▸ Written request
Copy each of the lines below word for word, with nothing changed.

** BEGIN **

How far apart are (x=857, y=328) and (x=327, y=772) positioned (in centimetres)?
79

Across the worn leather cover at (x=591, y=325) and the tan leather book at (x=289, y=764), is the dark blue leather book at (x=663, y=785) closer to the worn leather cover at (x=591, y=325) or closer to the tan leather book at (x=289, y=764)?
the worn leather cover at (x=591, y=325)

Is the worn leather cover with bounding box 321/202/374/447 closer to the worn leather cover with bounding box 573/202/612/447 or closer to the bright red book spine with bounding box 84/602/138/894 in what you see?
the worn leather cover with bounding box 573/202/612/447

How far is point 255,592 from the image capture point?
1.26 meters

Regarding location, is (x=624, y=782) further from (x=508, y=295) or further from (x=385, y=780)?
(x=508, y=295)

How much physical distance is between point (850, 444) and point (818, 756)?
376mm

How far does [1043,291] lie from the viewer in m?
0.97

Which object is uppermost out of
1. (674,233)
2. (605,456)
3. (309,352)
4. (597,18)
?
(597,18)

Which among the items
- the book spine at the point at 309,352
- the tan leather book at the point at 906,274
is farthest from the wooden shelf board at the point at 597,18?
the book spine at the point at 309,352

** END **

▸ Expected answer
How far apart are (x=857, y=328) and (x=327, y=772) positioned (in centimetres)?
79

Across the worn leather cover at (x=591, y=325) and the tan leather book at (x=289, y=764), is the dark blue leather book at (x=663, y=785) closer to the worn leather cover at (x=591, y=325) or closer to the tan leather book at (x=289, y=764)?
the worn leather cover at (x=591, y=325)

Is the worn leather cover with bounding box 321/202/374/447 closer to the worn leather cover with bounding box 573/202/612/447 or closer to the bright red book spine with bounding box 84/602/138/894 in what you see?
the worn leather cover with bounding box 573/202/612/447

How far is point 255,592 from the image capture point?
1.26 meters

Regarding location, is (x=624, y=782) further from (x=508, y=295) or further from (x=385, y=780)?
(x=508, y=295)

How much physical distance is between point (850, 444) and point (818, 756)?
376mm

How far does [1043,291] lie from the viewer in m?
0.97

Which object is uppermost out of
1. (674,233)
2. (605,456)
3. (309,352)
4. (597,18)
?
(597,18)

Which among the items
- the book spine at the point at 309,352
- the tan leather book at the point at 906,274
is farthest from the wooden shelf board at the point at 597,18?
the book spine at the point at 309,352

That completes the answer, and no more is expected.